**Problems to work on:**
a. According to the SB 134 passage, which two bodies does the bill remove?
b. Please pick up the SB 134 passage after its last sentence and carry its analysis forward.

The central dilemma is integration versus sovereignty and oversight versus independence: SB 134 seeks to integrate tribal police and certain program operations into California’s regulatory, certification, and accountability systems to improve cross‑jurisdictional law enforcement and standardize corrections practice; but it does so by requiring tribes to accept state‑style transparency, liability, and administrative controls that reduce tribal legal protections and impose costs — a trade‑off between operational access and the autonomy tribes historically guard.

SB 134 stitches together multiple, sometimes competing, policy aims: reducing statutory boards and administrative requirements on one hand, and layering state oversight, reporting, and legal equivalence requirements onto tribal participants on the other. Removing the California Rehabilitation Oversight Board and the Council on Criminal Justice and Behavioral Health shrinks independent and interagency fora for program evaluation; the state retains some data and technical assistance functions with fewer mandated reporting duties, which risks leaving gaps in longitudinal program oversight unless other mechanisms are created in practice.

The Tribal Police Pilot places a heavy compliance and legal burden on tribes that choose to participate: to receive peace‑officer status under state law they must accept public‑records regimes, a Government Claims Act equivalent, a limited waiver of sovereign immunity, insurance, and cooperation with DOJ/POST inspections and disciplinary regimes. That package achieves integration and accountability but does so by trading sovereignty protections and raising potential political and financial barriers to tribal enrollment.

**Data for review:**
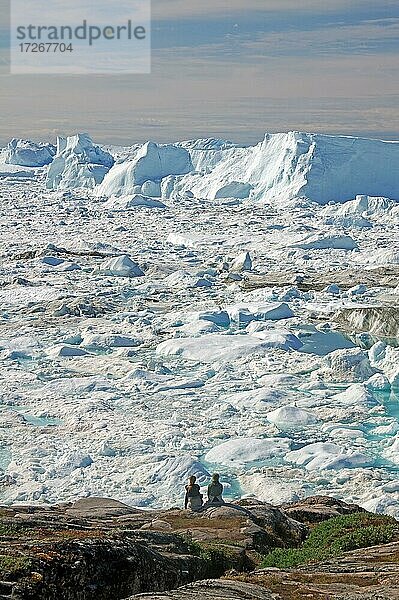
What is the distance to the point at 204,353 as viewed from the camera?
25.5m

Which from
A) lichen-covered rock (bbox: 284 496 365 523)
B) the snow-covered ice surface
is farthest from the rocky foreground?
the snow-covered ice surface

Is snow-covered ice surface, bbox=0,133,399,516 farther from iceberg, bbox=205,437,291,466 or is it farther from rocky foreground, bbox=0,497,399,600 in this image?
rocky foreground, bbox=0,497,399,600

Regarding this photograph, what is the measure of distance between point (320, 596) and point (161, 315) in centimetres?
2599

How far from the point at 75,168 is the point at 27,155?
106 ft

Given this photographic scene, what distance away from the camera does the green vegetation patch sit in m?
8.27

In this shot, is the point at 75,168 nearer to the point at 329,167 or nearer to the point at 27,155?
the point at 27,155

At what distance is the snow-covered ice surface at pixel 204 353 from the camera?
1712 centimetres

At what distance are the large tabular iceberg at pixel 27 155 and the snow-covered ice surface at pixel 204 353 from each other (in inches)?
2108

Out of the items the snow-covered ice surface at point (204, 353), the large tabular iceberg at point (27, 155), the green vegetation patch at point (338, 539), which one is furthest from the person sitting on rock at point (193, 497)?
the large tabular iceberg at point (27, 155)

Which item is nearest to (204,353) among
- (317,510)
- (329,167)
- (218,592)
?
(317,510)

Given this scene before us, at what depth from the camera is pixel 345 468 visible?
17.1m

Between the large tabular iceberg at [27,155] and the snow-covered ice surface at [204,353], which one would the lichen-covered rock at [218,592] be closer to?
the snow-covered ice surface at [204,353]

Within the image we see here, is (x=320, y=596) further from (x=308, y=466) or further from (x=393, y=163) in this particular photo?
(x=393, y=163)

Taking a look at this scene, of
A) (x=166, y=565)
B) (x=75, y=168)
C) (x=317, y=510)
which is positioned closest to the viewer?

**Answers to the tasks:**
a. The California Rehabilitation Oversight Board and the Council on Criminal Justice and Behavioral Health.

b.
Operationally, the pilot’s success will hinge on IT and data capacity, insurance market availability, and whether tribes can, in practice, reconcile state procedural expectations with their own governance.

Implementation logistics also matter: baseline TB testing and certificate collection within a narrow onboarding window will require medical staffing or contracting and a records workflow to prevent work‑authorization gaps; extending licensure waivers to additional professions requires robust supervision and clear time limits to avoid an indefinite reliance on unsupervised pre‑licensure labor. Finally, repeal of the Recidivism Reduction Fund removes an established county grant architecture that supported reentry services — unless replaced in other budget language, community providers and local reentry planning must find alternative funding sources, a practical risk for continuity of services.